Extracted text:
+-------+

Silicone Valley. 2018, Germany, United States of America, Weimar / Buffalo

Breaking Techno-Mediated Habits

As pervasive computing infiltrates our everyday life, we often find ourselves entangled in multiple techno-spatial hybrids. Their often unmapped socio-cultural impact could be summarized in technology’s enduring ability to construct how we relate to our context – our spaces, the city and each other. In particular, this work is concerned with the dynamic ways in which networked technologies reconfigure how we work, pay attention, navigate the city, socialize, and get to know our own selves better. It imagines five speculative prototypes that break, or make, “techno-mediated habits” in an attempt to negotiate our established, technologically-curated relationships with the world.

+-------+

Collected material:
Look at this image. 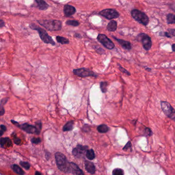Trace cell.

+-------+

Short problem A: Translate this sentence from the text on techno-mediated habits into Spanish: "In particular, this work is concerned with the dynamic ways in which networked technologies reconfigure how we work, pay attention, navigate the city, socialize, and get to know our own selves better."
Short problem B: Carry on the text about techno-mediated habits, starting after its last sentence.

Exercise output A: En particular, este trabajo se ocupa de las formas dinámicas en que las tecnologías en red reconfiguran cómo trabajamos, prestamos atención, nos desplazamos por la ciudad, socializamos y llegamos a conocernos mejor a nosotros mismos.

Exercise output B:
As we perceive the world through our senses, our cognition’s embodied nature becomes evident. Theories of the ‘extended mind’ take this a step further, arguing that environments and things actively participate in the thinking process. This suggests that our ever-changing technological tools effectively change the ways in which we establish familiarity with the world through our actions. When the latter mature into habitual patterns, they become enmeshed with their specific devices, contributing to a diverse ecology of ‘techno-mediated habits’ – namely, habitual behavioral patterns (both personal and universal) that are irrevocably bound to the technologies that sustain them. This work adopts a speculative design approach to probe into our networked life’s most prominent habits – pertaining to work, attention, navigation, sociability, intimacy – and trace their origins, current states and potential futures. The produced design fictions are meant to question our usual ways of doing things and promote context awareness, encourage self-reflection or infuse social life with diversity and intimacy. For instance, in workplaces designed to maximize efficiency and productivity, ‘Lax’ is a mouse that interrupts workers’ stressed workflows to introduce restorative environmental stimuli and social interactions. Against the problematic habit of using smartphones while on the move, ‘Detext’ gently situates the users’ attention in context. ‘Airborne’ is a personal exposure monitoring device that senses air pollution and prompts citizens to empirically map safer personal atmospheres within the city. ‘Meetspace’ is a tangible interface that turns our online ‘filter bubbles’ inside-out to initiate encounters that celebrate socio-political diversity in urban space. ‘Z-shell’ is a bedside device that restores the bedroom as a tranquil, screen-free retreat through a shared bedtime ritual. These inflatable prototypes do not present themselves as answers to our daily technological dependencies, but rather as contributions to the debate that might shape them.



Team members : Pinelopi Papadimitraki

Supervisor : Prof. Bernd Rudolf (BUW) & Prof. Mark Shepard (UB SUNY)

Institution : Bauhaus-Universität Weimar & University at Buffalo (SUNY)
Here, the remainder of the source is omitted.